Thursday, July 31, 2014

Forget everything you know about “fine Corinthian leather”. (There’s new skin in the furniture game.)

I am in the early planning stages of a home make-over that will involve the acquisition of some new furniture.

I haven’t given much thought to what a new couch might look like, beyond the internal debate between blue and green. We’ll see what my design team (a.k.a., my sisters) comes up with.

One thing I do know for sure is that whatever ends up in my living room will not in any way, shape, or form resemble human skin. Which means that UK furniture designer Gigi Barker is off the list. Barker:

…has created a line of furniture made to look, feel and smell like human skin. (Source: Huffington Post)

I was going to say “shades of Buchenwald”, only to realize what a poor choice of word “shade” was, given the stories about lampshades made out of the skin of Holocaust victims. In any case, whatever there is that’s arty about upholstery designed to mimic skin, it is certainly a perverse and distasteful homage to the Holocaust.

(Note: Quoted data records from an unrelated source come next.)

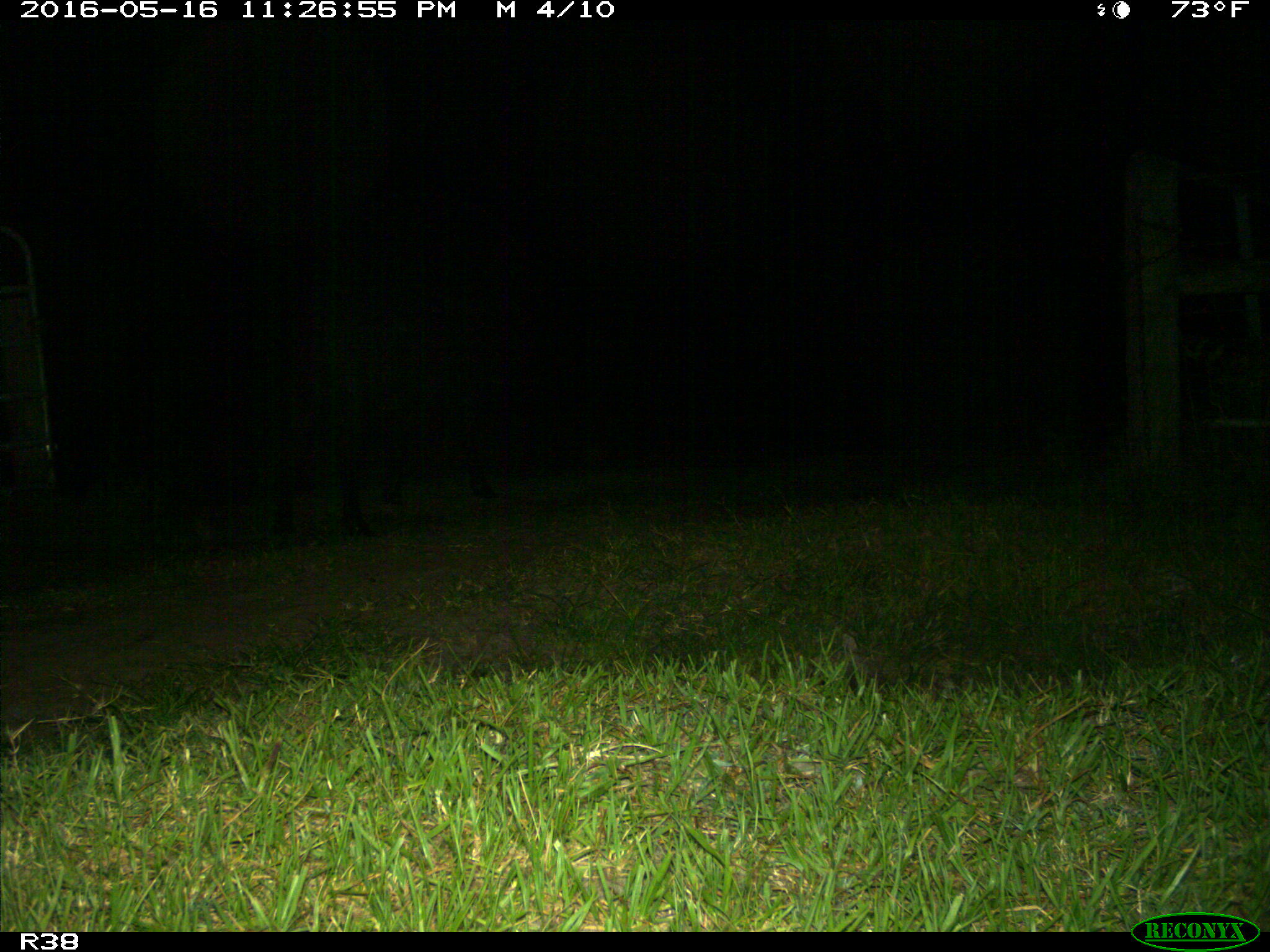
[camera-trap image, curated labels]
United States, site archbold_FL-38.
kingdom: Animalia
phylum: Chordata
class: Mammalia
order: Artiodactyla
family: Bovidae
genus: Bos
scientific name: Bos taurus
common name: domestic cow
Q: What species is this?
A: Bos taurus (domestic cow).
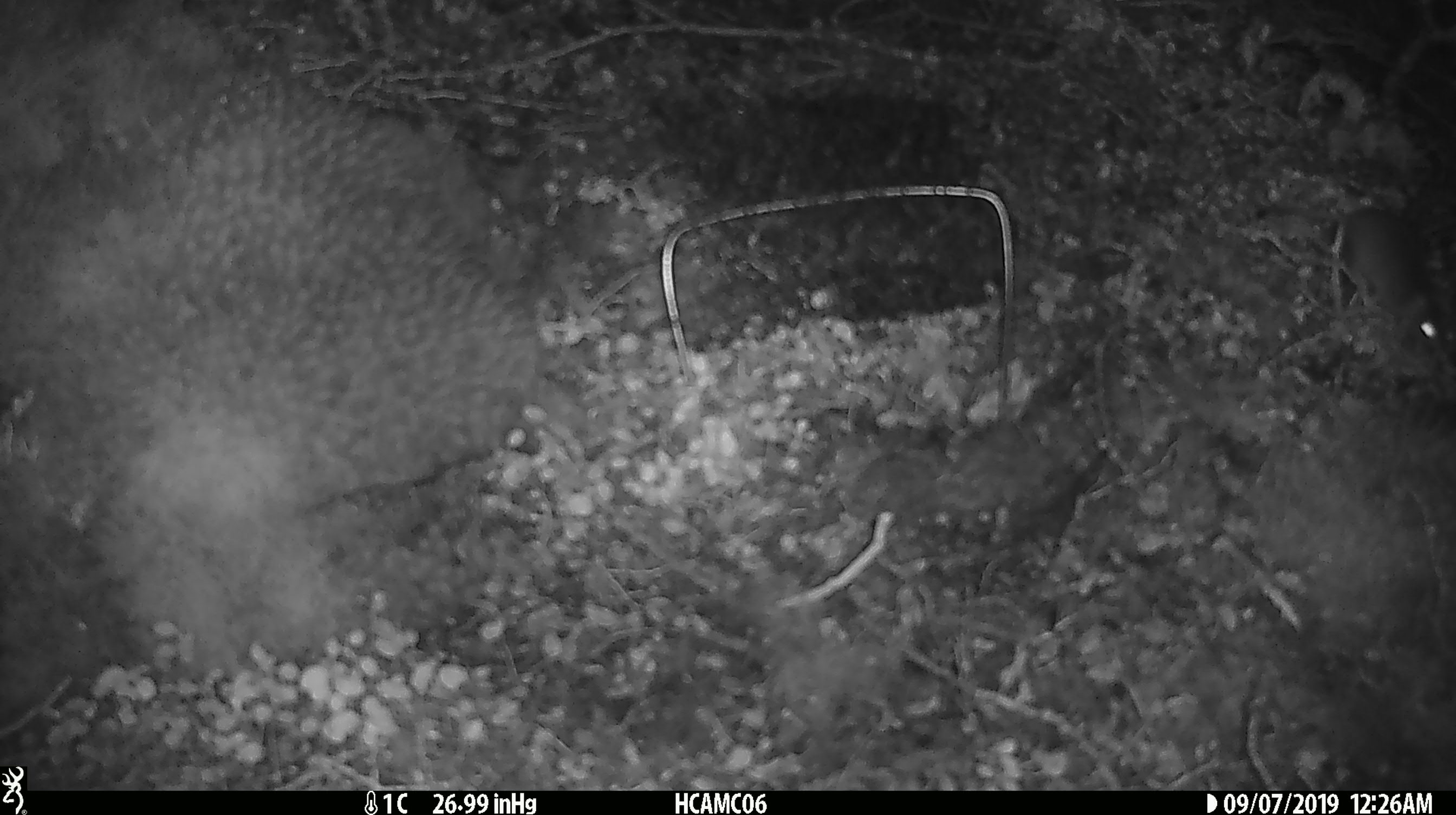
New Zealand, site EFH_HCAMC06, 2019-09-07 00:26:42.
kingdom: Animalia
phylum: Chordata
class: Mammalia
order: Rodentia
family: Muridae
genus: Mus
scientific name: Mus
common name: mouse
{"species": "mouse (Mus)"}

Who would want such a thing in their home?slide_359380_4005821_free

Especially given that it looks like the icky bits hanging off one of the folks featured on “My 600-lb Life”. Seriously. Can you see curling up on this with a good book? Taking a bit of a sit-nap on a rainy afternoon? Watching the old ball game and root, root, rooting for the home team?

Yuck. I say, yuck, yuck.

Not only the yucky look, and what’s got to be the yucky feel. But the color? There’s a reason why the color formerly known as Crayola Flesh does not show up on many decorators’ palettes.  

Call it peach. Call it pinky-beige. Call it beigy-pink.

I’ll call it like I see it: belly roll or beer gut.

And as for making it smell like skin – whatever that means:

The furniture has been infused with human pheromones and aftershave.

Old Spice? Hai Karate? Aqua Velva? English Leather?

Since you don’t get to pick your color or fabric, maybe you can customize the olfactory.

And just how do you maintain this furniture? Noxzema? Oil of Olay? Dove (“one quarter cleansing cream”)?

While the average sentient adult might avoid this furniture like a rash, kids apparently can see beyond the superficial. Or maybe it’s that they just revel in yucky stuff. (Heard any good poop joke lately?)

"Children have been one of the most interesting demographics in relation to the work," Barker said. "Without any of the hang ups we later develop, they are free to truly explore and interact with the work. Work regarding the human body is very personal and we all have a very immediate reaction to it so the reactions have reflected this."

Out of the mouths of babes comes plenty that’s wack, that’s for sure.

Me, I’ll take my hard-earned hang-ups, any old day.

By the way, when it comes to furniture, art don’t come cheap.

The stool alone costs about $775 and the skin chair will run you close to $2,550, according to WIRED.

Barker is expanding her line beyond furniture, and has made herself a skin-like dress. (Fashions inspired by Hannibal Lecter…)

When I was growing up, there was a factory in Cherry Valley (which sounds charming, but is actually a mill-town that is part of Leicester, a town outside of Worcester) that made something called “elfskin.”

As kids passing by – which we did when taking rides to the Cherry Bowl for ice cream or to St. Joseph’s cemetery to visit family members of the late and lamented variety – we would always comment about “elfskin” – just what it was, and what it was used for.

Whatever it was, I bet it came in better colors than Caucasian belly fat. And I bet it wasn’t infused with any pheromones, either.